In this video, Dr. Justin helps show you a mobility exercise for your ankles. Whether you are having any ankle pain, some calf stiffness, or if you are just getting ready to work out and do some squats or lunges, this can help. Start by taking a seat down on the ground. We are going to focus on your right ankle first, so you are going to take your right arm and put your right elbow crease underneath your right knee crease. Pull that right knee towards your chest, and you are going to hold both of your hands together like giving yourself a handshake. It is really important here that you try to keep your right knee in line with your hip the whole time.

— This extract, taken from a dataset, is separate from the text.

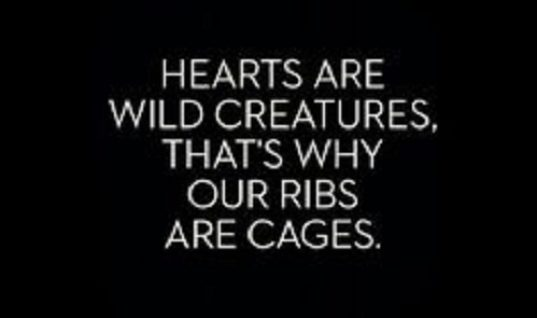 Ribs Are Cages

From here, you are going to do some ankle circles, both clockwise and counterclockwise. Start by pointing your toes up towards our shin as high as you can, then start turning those toes out away from you. Make sure your knee doesn’t flare in, and try to keep that knee in line with that hip. Begin to slowly roll your toes down towards the ground while pointing them as far as you can. Next rotate your toes in towards your other leg and up, coming back to that starting position.
From here you are going to reverse it, so toes start by going in, rolling them and pointing them down to the ground. Pull the toes out and up, bringing them back to your shins. After a few reps, repeat the same process on your left ankle. To get the most from this, you will want to try to do 2-3 repetitions about once a day, or at least right before you work out.